▶ Objective
Can you copy out the material below verbatim, from the line with "Examining the options" up to and including the line with "4. point 151,279"?

▶ Material provided
* * * *

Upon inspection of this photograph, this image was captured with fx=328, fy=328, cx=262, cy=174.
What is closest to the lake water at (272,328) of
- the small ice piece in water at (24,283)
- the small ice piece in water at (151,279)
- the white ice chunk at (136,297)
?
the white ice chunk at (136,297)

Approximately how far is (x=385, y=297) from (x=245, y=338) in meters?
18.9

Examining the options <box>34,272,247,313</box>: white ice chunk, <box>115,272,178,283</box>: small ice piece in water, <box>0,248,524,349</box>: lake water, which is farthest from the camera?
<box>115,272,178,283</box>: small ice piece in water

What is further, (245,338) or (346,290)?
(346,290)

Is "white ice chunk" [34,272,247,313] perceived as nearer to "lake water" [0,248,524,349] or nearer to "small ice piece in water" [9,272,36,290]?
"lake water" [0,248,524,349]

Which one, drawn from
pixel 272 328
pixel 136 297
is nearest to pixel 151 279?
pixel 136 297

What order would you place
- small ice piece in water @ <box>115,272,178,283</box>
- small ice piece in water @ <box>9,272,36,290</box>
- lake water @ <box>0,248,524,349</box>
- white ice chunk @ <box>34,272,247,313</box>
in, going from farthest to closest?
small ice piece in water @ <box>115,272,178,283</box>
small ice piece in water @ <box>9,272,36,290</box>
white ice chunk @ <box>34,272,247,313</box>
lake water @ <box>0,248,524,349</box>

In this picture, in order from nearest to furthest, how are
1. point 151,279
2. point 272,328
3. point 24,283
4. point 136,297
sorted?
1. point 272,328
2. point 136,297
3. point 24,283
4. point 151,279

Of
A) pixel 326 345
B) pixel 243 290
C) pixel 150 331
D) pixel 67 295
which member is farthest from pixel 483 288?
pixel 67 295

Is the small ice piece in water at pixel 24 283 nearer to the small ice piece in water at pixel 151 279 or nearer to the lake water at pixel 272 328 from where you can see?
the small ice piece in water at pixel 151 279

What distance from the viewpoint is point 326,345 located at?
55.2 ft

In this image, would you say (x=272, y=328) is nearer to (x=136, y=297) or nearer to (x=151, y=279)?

* * * *

▶ Task output
Examining the options <box>34,272,247,313</box>: white ice chunk, <box>115,272,178,283</box>: small ice piece in water, <box>0,248,524,349</box>: lake water, which is farthest from the camera?
<box>115,272,178,283</box>: small ice piece in water

What is further, (245,338) or (346,290)?
(346,290)

Is "white ice chunk" [34,272,247,313] perceived as nearer to "lake water" [0,248,524,349] or nearer to "small ice piece in water" [9,272,36,290]?
"lake water" [0,248,524,349]

Which one, drawn from
pixel 272 328
pixel 136 297
is nearest to pixel 151 279?
pixel 136 297

What order would you place
- small ice piece in water @ <box>115,272,178,283</box>
- small ice piece in water @ <box>9,272,36,290</box>
- lake water @ <box>0,248,524,349</box>
- white ice chunk @ <box>34,272,247,313</box>
in, going from farthest to closest?
small ice piece in water @ <box>115,272,178,283</box>
small ice piece in water @ <box>9,272,36,290</box>
white ice chunk @ <box>34,272,247,313</box>
lake water @ <box>0,248,524,349</box>

In this picture, in order from nearest to furthest, how are
1. point 151,279
2. point 272,328
3. point 24,283
4. point 136,297
sorted?
1. point 272,328
2. point 136,297
3. point 24,283
4. point 151,279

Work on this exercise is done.